I had a 17 year old kid once, who was charged with a very minor theft. He was diverted from formal court on the condition that he was to do 10 hours of community service. He was intelligent and seemed to be just a "routine" case. The very afternoon of the day of his hearing, he strangled to death the girl who he stole from. Sick? Yes. Insane? Nope. Kid was another psychopath. When I got the call from the county police on the kid I told them to treat him as an adult. I called the DA and reccomended he be handled as an adult. Why? At 17 you/re supposed to know better, and he knew it. In fact, after my interview with him I tried vainly to get him out of diversion and into court. He SCARED me! He showed no emotion at all.

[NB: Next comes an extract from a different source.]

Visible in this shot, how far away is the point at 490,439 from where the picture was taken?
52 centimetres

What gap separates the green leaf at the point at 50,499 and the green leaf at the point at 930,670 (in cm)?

I had another kid who killed both his parents. I have to be circumspect about this case as everything is sealed and mo one is supposed to talk about it, but the situation was that there was serious dysfunctionality in the home situation of an unbelievable level. He was a good kid in a bad situation and one night he just couldn't take it any longer and snapped. I tried to keep him in the juvenile system, but because of his age and the nature of the crime he was handled as an adult. His lawyer entered a plea and negotiations were made to place him in Maryland's only facility for the criminally insane. But he hung himself in his cell after being there for two years. He really did not know what he was doing when he killed his parents. I firmly believe that and I was crushed when I heard he had killed himslf. I thought he was worth saving, I really did. He was a murderer with a gentle spirit thaat simply couldn't take the mental abuse any longer.

I'm rambling. bit my point is that not all murderers are sick although some of them are and it depends greatly on the circumstances surrounding the murder.